Arkansas in 2004: Did Bush Really Win?

by Max Standridge
January 24, 2005

Past Election Patterns, Pre-Election, Tracking and Exit Poll Patterns, Bill Clinton, Vote Discrepancies, Undervotes, and A "Convenient" Power Failure in Little Rock, All Combine to Suggest Otherwise

This report will be based on several categories of data, both historical and statistical in nature, which strongly suggest that John Kerry was making a showing in the American south in the 2004 election.

1. Past election patterns: A common myth the media have often deliberately or otherwise purveyed, has been that there is a "monolithic" South, in which all Southern states fall into a set pattern, with similar percentages of victory for Republicans versus non-Southerner Democratics. This pattern can be seriously challenged when one examines individual vote tallies in individual southern states, on a year-by-year basis. The most telling examples will be found in those election years in which the Republican supposedly "swept" the entire South, or virtually the entire South.

1972: Richard Nixon is supposedly re-elected as the first Republican President to carry the South. His vote patterns are described in the news media as representing a "realignment" of the entire South with conservative voting patterns. But serious problems begin to emerge when one examines certain Southern states, as to how votes are actually falling in various categories. For example, George Wallace's Alabama probably would not have been in Nixon's column, even had Wallace not been anywhere on the Democratic ticket, under normal circumstances. However, Wallace, at that time, was hospitalized in the wake of a shooting incident in a Florida mall while he'd been campaigning for the Democratic Presidential nomination.

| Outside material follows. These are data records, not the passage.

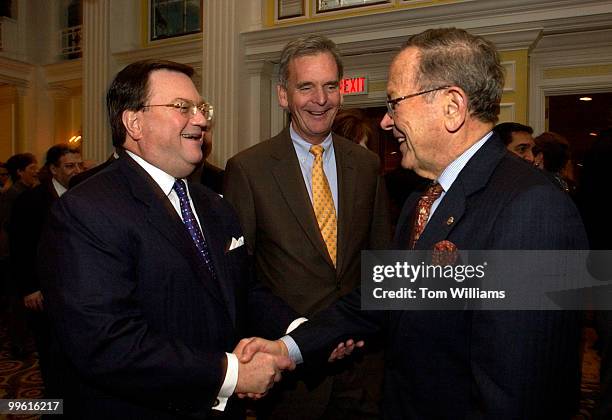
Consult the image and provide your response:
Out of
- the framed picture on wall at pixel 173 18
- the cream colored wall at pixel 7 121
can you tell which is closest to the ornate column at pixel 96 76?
the framed picture on wall at pixel 173 18

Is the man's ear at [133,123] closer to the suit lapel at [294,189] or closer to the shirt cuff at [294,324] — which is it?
the suit lapel at [294,189]

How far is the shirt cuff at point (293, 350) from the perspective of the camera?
5.99ft

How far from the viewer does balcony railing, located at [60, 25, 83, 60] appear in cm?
1083

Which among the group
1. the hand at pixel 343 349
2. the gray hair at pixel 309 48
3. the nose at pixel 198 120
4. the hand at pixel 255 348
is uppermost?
the gray hair at pixel 309 48

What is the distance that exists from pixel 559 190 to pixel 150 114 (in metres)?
1.21

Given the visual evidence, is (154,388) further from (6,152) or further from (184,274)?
(6,152)

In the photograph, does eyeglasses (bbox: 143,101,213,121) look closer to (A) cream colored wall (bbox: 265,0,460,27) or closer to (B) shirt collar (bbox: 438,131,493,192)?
(B) shirt collar (bbox: 438,131,493,192)

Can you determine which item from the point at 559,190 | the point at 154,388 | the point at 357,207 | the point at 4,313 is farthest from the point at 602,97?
the point at 4,313

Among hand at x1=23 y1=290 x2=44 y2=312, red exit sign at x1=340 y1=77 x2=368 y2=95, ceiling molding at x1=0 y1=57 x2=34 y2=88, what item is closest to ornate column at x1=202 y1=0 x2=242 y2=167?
red exit sign at x1=340 y1=77 x2=368 y2=95

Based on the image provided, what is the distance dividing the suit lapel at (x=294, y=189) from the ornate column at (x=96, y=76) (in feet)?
24.5

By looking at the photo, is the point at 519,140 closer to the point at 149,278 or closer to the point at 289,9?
the point at 149,278

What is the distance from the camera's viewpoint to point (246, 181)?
2121 mm

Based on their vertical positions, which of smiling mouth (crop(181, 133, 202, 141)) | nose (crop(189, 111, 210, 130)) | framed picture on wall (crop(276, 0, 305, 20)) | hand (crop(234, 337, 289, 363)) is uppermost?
framed picture on wall (crop(276, 0, 305, 20))

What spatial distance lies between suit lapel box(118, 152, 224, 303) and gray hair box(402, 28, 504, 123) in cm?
84
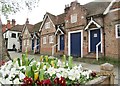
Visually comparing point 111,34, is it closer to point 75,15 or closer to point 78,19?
point 78,19

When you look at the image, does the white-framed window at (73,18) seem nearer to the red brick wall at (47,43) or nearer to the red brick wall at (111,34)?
the red brick wall at (47,43)

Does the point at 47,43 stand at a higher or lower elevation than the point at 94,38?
lower

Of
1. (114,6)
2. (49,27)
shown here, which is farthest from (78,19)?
(49,27)

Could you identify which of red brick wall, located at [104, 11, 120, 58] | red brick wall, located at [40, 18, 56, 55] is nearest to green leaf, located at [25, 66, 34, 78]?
red brick wall, located at [104, 11, 120, 58]

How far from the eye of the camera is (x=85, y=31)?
16922mm

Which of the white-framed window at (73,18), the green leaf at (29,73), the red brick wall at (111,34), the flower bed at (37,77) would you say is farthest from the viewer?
the white-framed window at (73,18)

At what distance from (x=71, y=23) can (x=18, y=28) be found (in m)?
27.1

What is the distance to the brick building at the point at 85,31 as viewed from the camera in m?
14.4

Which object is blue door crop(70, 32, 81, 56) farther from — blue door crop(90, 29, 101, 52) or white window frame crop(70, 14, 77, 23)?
blue door crop(90, 29, 101, 52)

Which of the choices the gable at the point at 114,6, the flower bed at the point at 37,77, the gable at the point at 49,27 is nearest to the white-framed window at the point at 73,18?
the gable at the point at 49,27

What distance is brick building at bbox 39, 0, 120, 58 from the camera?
1442 centimetres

Then-Democratic Presidential candidate George McGovern's taking Sen. Thomas Eagleton, D-MO, from his VP spot and replacing him with Sargent Shriver of Maryland had an impact on those two states, one of which is regarded as a "border" state (MO), while the other (MD) is regarded loosely as a "southern" state. While much was made of a Nixon "over two to one sweep" of votes throughout the South, it can be seen from the vote tallies in both Missouri and Maryland that Nixon's margins were far lower than 2-1 in those two states.

In addition, disaffection with the Republicans in the South is reflected in the fact that a Virginia Elector cast one vote for the Libertarian Presidential ticket of John Hospers and Theodora Nathan. This prevented Nixon from claiming all the South's Electoral votes.